**Consegna A:**
Rispondi alle seguenti domande sull'articolo dedicato all'educazione finanziaria a scuola:
(i) In quale anno l'OCSE, nella sua Recommendation, avvertiva che l'educazione finanziaria dovrebbe iniziare a scuola?
(ii) Ogni quanti anni viene condotta l'indagine PISA e su studenti di quale età?
(iii) In quale data verrà presentata l'indagine PISA del 2018?
**Consegna B:**
Trascrivi fedelmente il passo dell'articolo sull'educazione finanziaria a scuola che va da "Ma questo accade?" fino a "conoscono la finanza?".
**Consegna C:**
Prosegui l'articolo sull'educazione finanziaria a scuola, ripartendo subito dopo l'ultima frase riportata.

**Sezione del documento:**
%%
OCSE: l’ABC della finanza si impari a scuola. Per salvare noi e il mercato globale

Solo 1 giovane su 10 ha le competenze per maneggiare consapevolmente strumenti finanziari. In Italia molti meno. Per l'OCSE è necessario fornire un'educazione finanziaria prima possibile

La finanza deve essere insegnata – e appresa – sui banchi di scuola. E prima si inizia, meglio è. Per avere, domani, cittadini consapevoli, che non bruciano i propri risparmi in operazioni rischiose. Ed evitare altre crisi finanziarie mondiali. A dirlo è l’OCSE, l’Organizzazione per la Cooperazione e lo Sviluppo Economico, che già nel 2005, nella sua Recommendation avvertiva che:

“L’educazione finanziaria dovrebbe iniziare a scuola. Le persone dovrebbero cominciare a ricevere un’educazione finanziaria il più presto possibile” (OCSE, 2005).

Questo è valido ancora più oggi, in un mondo in cui il digitale rende tutto più “facile”, ma non meno rischioso. Basta un click per compiere un’operazione finanziaria. Accessibile facilmente anche per i più giovani, che però non hanno le competenze per gestire consapevolmente la complessità e i rischi del mondo della finanza. Devono essere formati, a scuola dice l’OCSE.

Ma questo accade? Come si insegna ai ragazzi la finanza nei diversi Paesi OCSE? E il modo in cui viene veicolata l’educazione finanziaria è sufficiente a rendere i giovani consapevoli dei diversi strumenti e dei rischi che potrebbero incontrare?

Si potrebbe rispondere: «Non ancora». I giovani che possiedono le competenze per affrontare consapevolmente operazioni finanziarie sono pochi. E la situazione varia di molto da Paese a Paese.

PISA: i giovani conoscono la finanza?

Risposte che arrivano dal PISA, acronimo di Programme for International Student Assessment, la prima indagine internazionale su vasta scala a rilevare la Financial literacy dei giovani. Il termine più vicino in italiano è “alfabetizzazione finanziaria“: tutte le conoscenze e competenze che servono a prendere decisioni consapevoli e informate per quanto riguarda la gestione del denaro.

Il PISA rileva le competenze dei giovani in diverse aree tematiche: matematica, scienze, lettura e, solo dal 2012, in ambito finanziario. Un sistema per «valutare la qualità, l’equità e l’efficienza dei diversi sistemi scolastici dei Paesi partecipanti».Viene condotta ogni 3 anni su studenti di 15 anni in oltre 80 Paesi. L’indagine del 2018, che ha coinvolto oltre mezzo milione di ragazzi, verrà presentata il 3 dicembre 2019. 

Dai dati del PISA emerge che c’è ancora molta strada da fare per avere un’adeguata preparazione in ambito finanziario tra gli studenti. E che spesso il modo in cui viene insegnata a scuola non è efficace, perché a un maggior numero di scuole che propongono lezioni di finanza non sempre corrisponde una maggiore preparazione degli studenti su questi temi.
%%
**Dati forniti:**
%%
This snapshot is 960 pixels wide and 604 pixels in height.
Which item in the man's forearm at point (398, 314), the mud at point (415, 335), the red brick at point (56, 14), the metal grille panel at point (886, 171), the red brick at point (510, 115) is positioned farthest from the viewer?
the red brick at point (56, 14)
%%
**Risposta A:**
(i) Nel 2005.
(ii) Ogni 3 anni, su studenti di 15 anni.
(iii) Il 3 dicembre 2019.

**Risposta B:**
Ma questo accade? Come si insegna ai ragazzi la finanza nei diversi Paesi OCSE? E il modo in cui viene veicolata l’educazione finanziaria è sufficiente a rendere i giovani consapevoli dei diversi strumenti e dei rischi che potrebbero incontrare?

Si potrebbe rispondere: «Non ancora». I giovani che possiedono le competenze per affrontare consapevolmente operazioni finanziarie sono pochi. E la situazione varia di molto da Paese a Paese.

PISA: i giovani conoscono la finanza?

**Risposta C:**
In base all’ultima indagine PISA di cui siano stati resi noti i risultati (quella del 2015, qui i risultati in sintesi), considerando gli studenti di tutti i Paesi coinvolti, solo il 12% può vantare un tasso elevato di conoscenza della finanza (livello 5), tale da poter analizzare prodotti finanziari complessi.

Al contrario il 22% dei ragazzi ha un basso tasso (insufficiente per l’OCSE) di alfabetizzazione finanziaria (livello 1 o meno). «Sono in grado di compiere solo semplici decisioni riguardo le spese quotidiane e riconoscono il contenuto di documenti finanziari semplici, come una ricevuta», spiegano i ricercatori.

Oggetto dell’indagine sono quindicenni, ma presto finiranno la scuola e le decisioni relative alla gestione del denaro che si troveranno ad affrontare quotidianamente si moltiplicheranno, dalla decisione di come pagare l’università alla valutazione di un contratto di lavoro, all’acquisto della prima casa piuttosto che una gestione oculata dei propri risparmi per assicurarsi una vecchiaia serena.

Cina in testa, l’Italia sotto la media

La Cina risulta il Paese con la più elevata alfabetizzazione finanziaria, con una media di tre studenti su dieci con livelli di eccellenza, rispetto ad una media OCSE di uno su dieci.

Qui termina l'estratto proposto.